Dans un scandale international à une époque plutôt diplomatique, mais bien sûr dans ce climat politique, le Musée américain d'histoire naturelle (AMNH) a annulé un gala traditionnel de la Chambre de commerce américano-brésilienne le 14 mai dernier. Le président récemment élu, Jair Bolsonaro aurait reçu un prix pour la promotion des relations entre les deux pays.

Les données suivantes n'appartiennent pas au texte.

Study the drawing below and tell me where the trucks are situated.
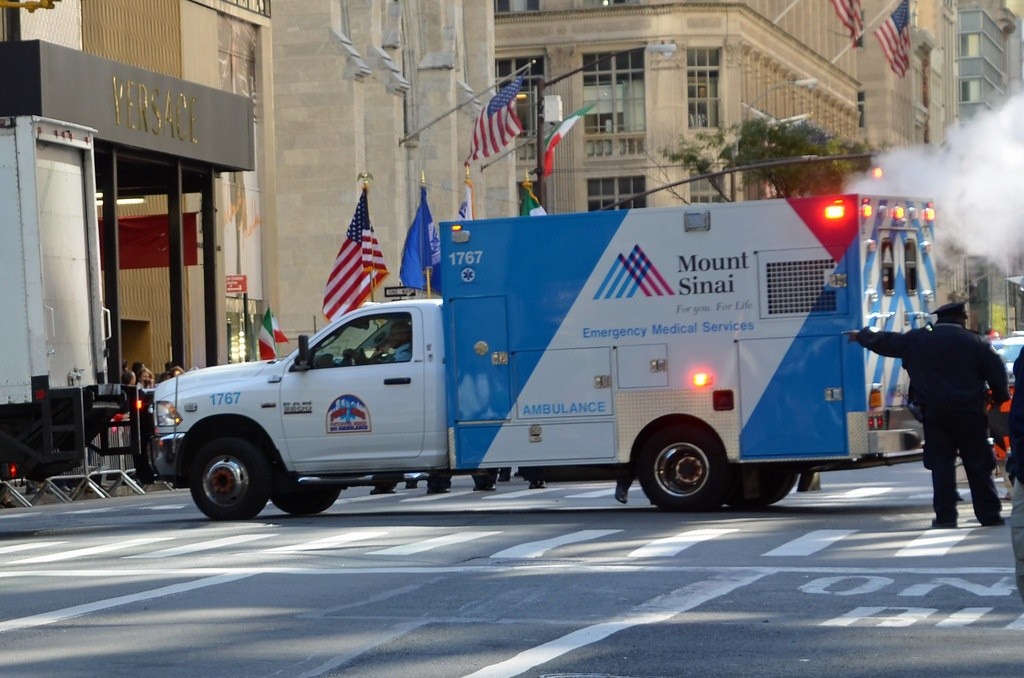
[1,116,143,511]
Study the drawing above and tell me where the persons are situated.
[615,477,638,505]
[841,299,1010,529]
[375,322,412,364]
[1006,344,1024,609]
[120,360,200,487]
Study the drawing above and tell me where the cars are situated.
[984,330,1024,415]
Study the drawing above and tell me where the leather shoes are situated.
[614,484,628,503]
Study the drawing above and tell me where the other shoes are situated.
[981,516,1005,526]
[932,518,959,528]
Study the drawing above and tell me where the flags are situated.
[457,179,476,221]
[520,186,548,216]
[833,0,866,48]
[399,186,442,296]
[323,186,390,322]
[543,103,600,178]
[465,67,524,167]
[873,0,910,78]
[259,306,288,360]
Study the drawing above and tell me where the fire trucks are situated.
[146,192,949,521]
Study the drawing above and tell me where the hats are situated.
[930,300,968,319]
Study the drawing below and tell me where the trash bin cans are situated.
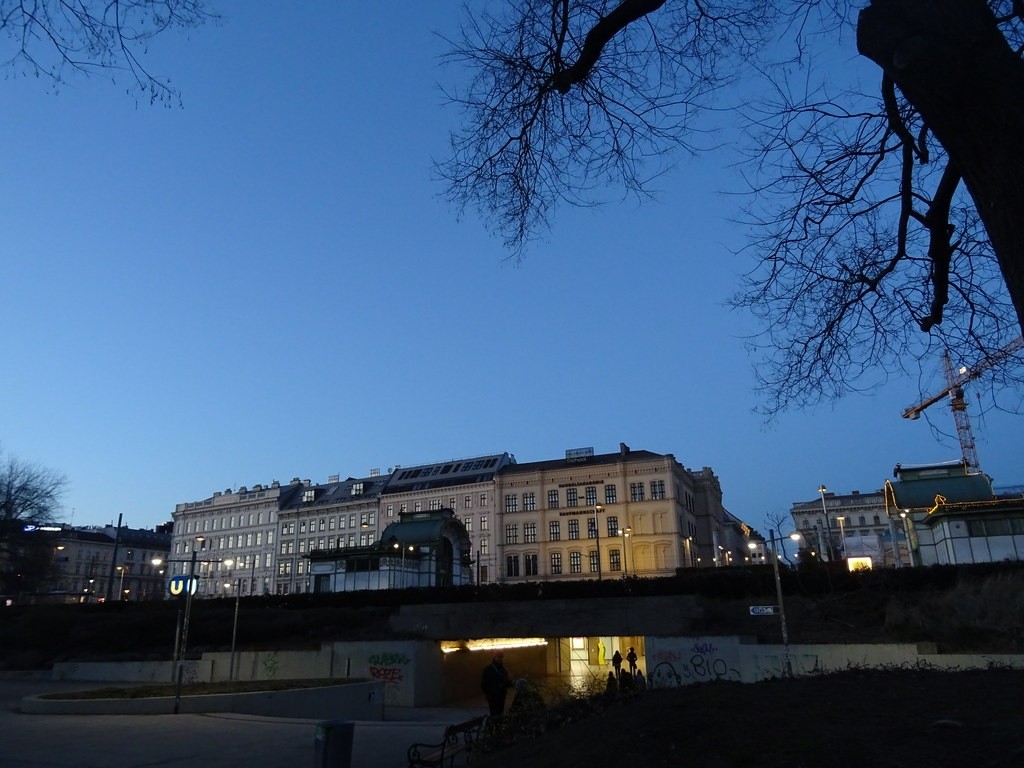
[314,721,357,768]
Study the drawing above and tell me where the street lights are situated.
[148,549,237,716]
[836,514,848,559]
[594,501,603,581]
[239,559,256,595]
[223,578,243,683]
[747,530,801,701]
[817,484,836,560]
[618,525,633,575]
[393,541,415,589]
[116,565,125,600]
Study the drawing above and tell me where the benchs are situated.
[407,714,488,768]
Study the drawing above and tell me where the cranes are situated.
[898,334,1024,474]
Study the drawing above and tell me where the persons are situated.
[509,678,544,735]
[480,650,517,735]
[603,669,646,695]
[626,647,637,679]
[612,651,623,676]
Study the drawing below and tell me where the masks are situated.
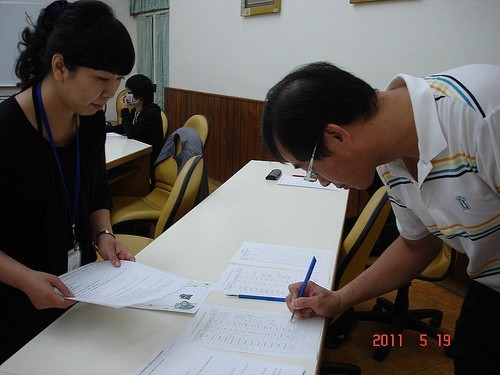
[125,94,142,106]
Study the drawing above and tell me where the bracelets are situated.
[92,230,117,251]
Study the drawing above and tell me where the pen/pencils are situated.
[292,174,306,178]
[291,255,318,320]
[225,294,286,303]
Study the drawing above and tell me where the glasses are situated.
[127,90,133,94]
[304,146,318,182]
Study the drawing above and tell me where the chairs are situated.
[321,186,458,375]
[96,89,209,263]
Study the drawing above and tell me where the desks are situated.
[105,132,153,169]
[0,160,349,375]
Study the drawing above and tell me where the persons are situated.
[104,74,163,197]
[260,62,500,375]
[0,0,135,365]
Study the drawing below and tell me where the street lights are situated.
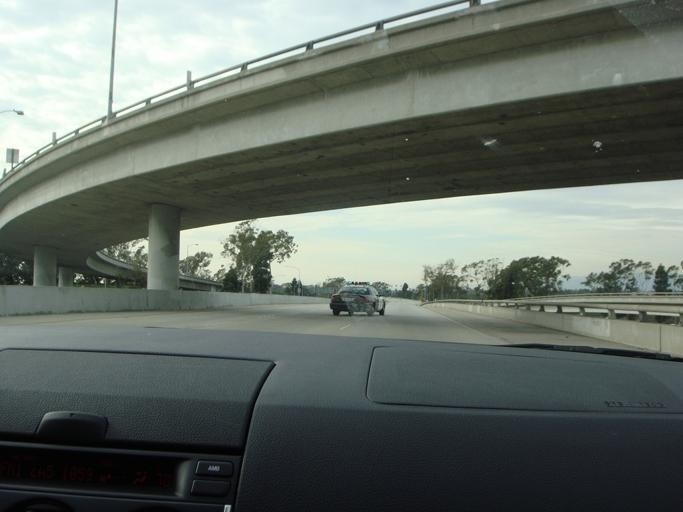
[0,108,23,116]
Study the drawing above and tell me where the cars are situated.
[330,283,385,317]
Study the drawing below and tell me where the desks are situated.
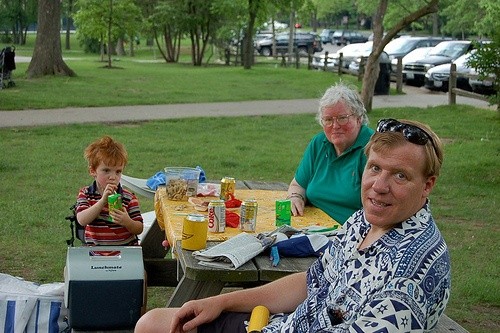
[139,181,342,308]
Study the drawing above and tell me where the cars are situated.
[315,37,500,91]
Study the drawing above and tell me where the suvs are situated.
[332,30,368,46]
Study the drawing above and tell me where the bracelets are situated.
[286,191,304,201]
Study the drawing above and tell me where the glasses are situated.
[376,118,439,157]
[320,113,354,126]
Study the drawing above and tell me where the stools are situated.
[432,312,470,333]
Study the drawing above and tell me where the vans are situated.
[257,31,322,56]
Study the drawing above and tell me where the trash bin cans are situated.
[375,51,393,94]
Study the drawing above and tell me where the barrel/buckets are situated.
[165,167,201,202]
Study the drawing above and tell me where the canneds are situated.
[220,176,235,200]
[240,200,258,231]
[208,199,225,233]
[186,213,206,221]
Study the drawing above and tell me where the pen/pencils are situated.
[174,213,205,217]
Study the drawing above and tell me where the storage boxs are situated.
[64,246,145,328]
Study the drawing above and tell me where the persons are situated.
[285,78,375,224]
[134,117,452,332]
[75,135,144,245]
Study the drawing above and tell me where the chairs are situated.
[66,205,140,246]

D'une manière euphémiste qui jette un doute sur l'amertume qui a conduit à ce moment, le musée a tweeté qu'il était "Pas le meilleur endroit pour l'événement" deux jours après l'affichage "J'aimerais préciser que le musée n'a pas invité le président Bolsonaro; Il a été invité à un événement externe. "

Il n'a jamais été clairement établi comment l'homme politique sud-américain avait violé l'ethos de l'éminente institution. Les militants écologistes se sont plaints du conflit entre les projets de Bolsonaro d'intensifier le développement économique en Amazonie et le rôle actif du musée dans la promotion des questions écologiques. Une lettre du personnel et des clients a déclaré que ce serait le cas "Nie l'effort nominal [the museum] a récemment été aux prises avec son héritage de violence coloniale et de racisme. "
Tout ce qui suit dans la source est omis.